Islam & Pakistan: The Way I Understand
This thesis describes my struggle to adapt to the way in which families (with special focus on my family) and the society I grew up in, dominate and manipulate the lives of young generation in the name of religion (Islam). It explores the political and social use of Islam for personal or political gains that brought forth a very negative and suppressive connotation to the concept of religion in Pakistan since its independence. This manipulative way encouraged intolerance and radicalization in society that resulted in the persecution of individuals having a different opinion. The literature and empirical experiences used in this research work compare the essence of religion with its interpretations and Pakistan’s historical evolution, keeping in mind the causes and effects of these interpretations.
While writing this thesis, I have come across several questions, doubts, queries and answers that I would not have otherwise been able to do. Due to the lack of space I cannot share the entire process, but I would like to highlight one event that has jolted my mind and has shown me the power of the thesis writing process in our Peace Studies Program.

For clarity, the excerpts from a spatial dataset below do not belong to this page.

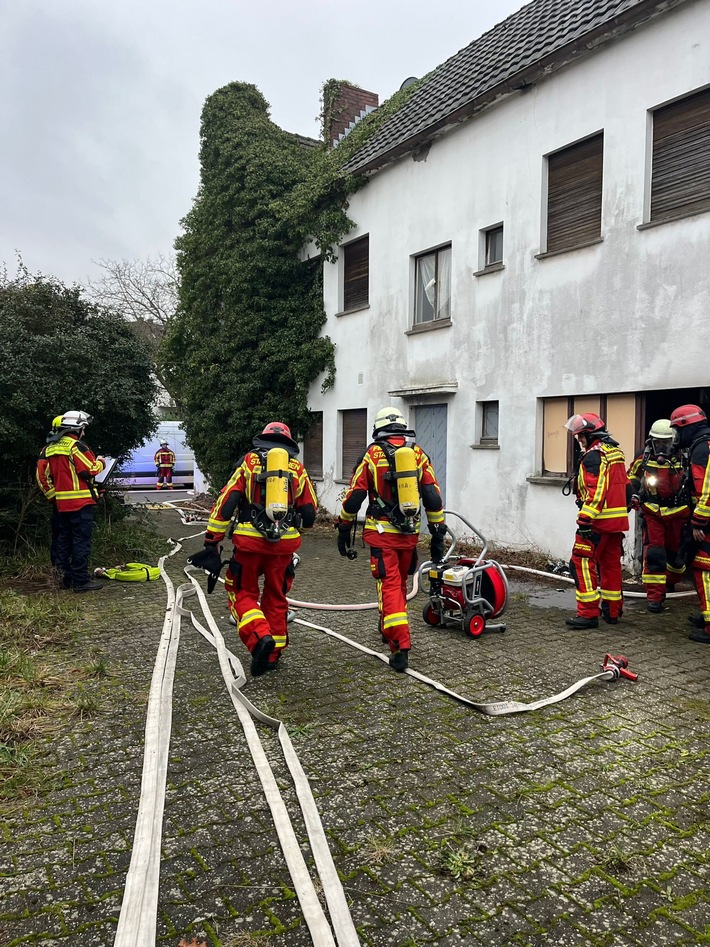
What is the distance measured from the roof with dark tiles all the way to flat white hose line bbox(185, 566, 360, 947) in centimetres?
897

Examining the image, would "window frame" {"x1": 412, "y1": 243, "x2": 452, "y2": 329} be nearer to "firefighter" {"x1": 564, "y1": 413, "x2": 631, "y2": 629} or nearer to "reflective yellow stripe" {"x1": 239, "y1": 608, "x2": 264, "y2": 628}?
"firefighter" {"x1": 564, "y1": 413, "x2": 631, "y2": 629}

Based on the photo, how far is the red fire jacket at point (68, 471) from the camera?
777 centimetres

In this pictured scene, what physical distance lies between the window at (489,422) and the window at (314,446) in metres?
5.16

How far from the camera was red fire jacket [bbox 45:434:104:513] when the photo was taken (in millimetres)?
7770

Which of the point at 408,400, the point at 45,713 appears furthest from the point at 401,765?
the point at 408,400

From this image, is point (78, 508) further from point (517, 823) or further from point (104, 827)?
point (517, 823)

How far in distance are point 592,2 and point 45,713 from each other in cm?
1127

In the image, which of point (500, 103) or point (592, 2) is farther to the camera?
point (500, 103)

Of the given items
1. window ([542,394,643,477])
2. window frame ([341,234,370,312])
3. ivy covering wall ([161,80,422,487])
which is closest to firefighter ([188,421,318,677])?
window ([542,394,643,477])

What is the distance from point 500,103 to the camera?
10.2 metres

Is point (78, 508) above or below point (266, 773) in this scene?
above

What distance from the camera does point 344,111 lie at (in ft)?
55.6

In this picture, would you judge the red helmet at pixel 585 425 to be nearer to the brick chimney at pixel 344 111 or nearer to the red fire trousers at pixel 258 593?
the red fire trousers at pixel 258 593

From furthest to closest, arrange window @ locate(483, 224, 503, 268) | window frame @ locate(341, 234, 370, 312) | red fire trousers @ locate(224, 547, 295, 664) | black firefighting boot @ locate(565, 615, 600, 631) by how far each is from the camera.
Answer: window frame @ locate(341, 234, 370, 312) → window @ locate(483, 224, 503, 268) → black firefighting boot @ locate(565, 615, 600, 631) → red fire trousers @ locate(224, 547, 295, 664)
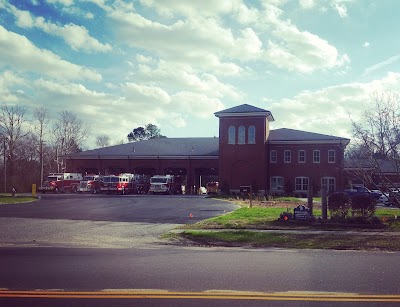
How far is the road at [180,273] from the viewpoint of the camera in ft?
21.8

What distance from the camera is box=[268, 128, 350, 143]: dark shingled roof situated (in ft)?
172

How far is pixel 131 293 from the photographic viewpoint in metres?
6.87

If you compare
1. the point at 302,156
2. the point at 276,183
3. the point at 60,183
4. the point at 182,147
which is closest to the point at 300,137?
the point at 302,156

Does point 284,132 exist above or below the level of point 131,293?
above

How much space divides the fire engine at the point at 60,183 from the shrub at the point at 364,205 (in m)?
39.9

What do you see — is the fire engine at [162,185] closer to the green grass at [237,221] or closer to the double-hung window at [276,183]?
the double-hung window at [276,183]

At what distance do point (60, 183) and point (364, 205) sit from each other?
4066 cm

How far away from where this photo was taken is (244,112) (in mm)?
51875

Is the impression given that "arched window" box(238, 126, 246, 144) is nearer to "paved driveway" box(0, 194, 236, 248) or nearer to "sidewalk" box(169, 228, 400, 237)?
"paved driveway" box(0, 194, 236, 248)

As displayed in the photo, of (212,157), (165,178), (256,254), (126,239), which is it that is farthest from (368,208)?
(212,157)

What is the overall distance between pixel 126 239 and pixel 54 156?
222 feet

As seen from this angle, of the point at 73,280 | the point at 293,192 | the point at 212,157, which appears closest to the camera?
the point at 73,280

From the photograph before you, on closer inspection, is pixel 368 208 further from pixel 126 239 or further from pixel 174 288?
pixel 174 288

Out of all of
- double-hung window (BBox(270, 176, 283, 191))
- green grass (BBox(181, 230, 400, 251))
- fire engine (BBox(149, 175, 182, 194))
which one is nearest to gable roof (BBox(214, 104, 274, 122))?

When I was a teenager, I began using a literary name “Shakir” instead of my given name “Muhammad Usman”. Most of my friends know me by the name of “Shakir” and I never liked to be called “Muhammad Usman”. During this process, I realized that my name put me in boxes I do not belong to, so unconsciously, I started disliking it. “Muhammad” puts me in the box of being a “Muslim”, but I do not agree with this definition of “Muslim” and “Usman” puts me in the box of being a “Sunni” or “Anti-Shia” even though I don’t believe in these divisions.